● **実施する作業**
a: 家屋評価についての抜粋文のうち、「でも、建物は、構造上1棟で成立し、どの1室を欠いても、建物として成り立ちません。」から始まり「用しなさいよ、としています。」まで続く部分を、「再調達価額」を「再建築費」に置き換えて書き直してください。
b: 家屋評価についての抜粋文によると、区分所有者の所有家屋の専有部分と共有部分の評価では、どのような評価方法が採用されていますか。
═════ 抜粋文 ═════
でも、建物は、構造上1棟で成立し、どの1室を欠いても、建物として成り立ちません。
1階の101号と、20階の2001号の1㎡あたりの家屋の再調達価額は、同じです。
そのため、区分所有者の所有家屋の専有部分と共有部分の評価の算定には、
1棟の再調達価額を、専有面積割合で按分するという評価方法を採用しているのです。
また、上記の二のうち、「家屋の需給事情による減点」とは、
「家屋の減点補正率は、建築様式が著しく旧式となっている木造家屋、所在地域の状況によりその価額が減少すると認められる木造家屋等について、その減少する価額の範囲において求めるものとする。」とされています。(固定資産評価基準解説家屋篇第2節六)
つまり、草葺の家屋等は、再調達価額は、今となっては高額となったとしても、最近の生活様式に適合しない家屋は、需給上価額が減少するので、減点補正率を適用しなさいよ、としています。
═════ データ部分 ═════
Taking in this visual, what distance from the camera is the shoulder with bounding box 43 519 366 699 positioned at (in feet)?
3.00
═════
● **解答一覧**
a:
でも、建物は、構造上1棟で成立し、どの1室を欠いても、建物として成り立ちません。
1階の101号と、20階の2001号の1㎡あたりの家屋の再建築費は、同じです。
そのため、区分所有者の所有家屋の専有部分と共有部分の評価の算定には、
1棟の再建築費を、専有面積割合で按分するという評価方法を採用しているのです。
また、上記の二のうち、「家屋の需給事情による減点」とは、
「家屋の減点補正率は、建築様式が著しく旧式となっている木造家屋、所在地域の状況によりその価額が減少すると認められる木造家屋等について、その減少する価額の範囲において求めるものとする。」とされています。(固定資産評価基準解説家屋篇第2節六)
つまり、草葺の家屋等は、再建築費は、今となっては高額となったとしても、最近の生活様式に適合しない家屋は、需給上価額が減少するので、減点補正率を適用しなさいよ、としています。

b: 1棟の再調達価額を専有面積割合で按分する評価方法です。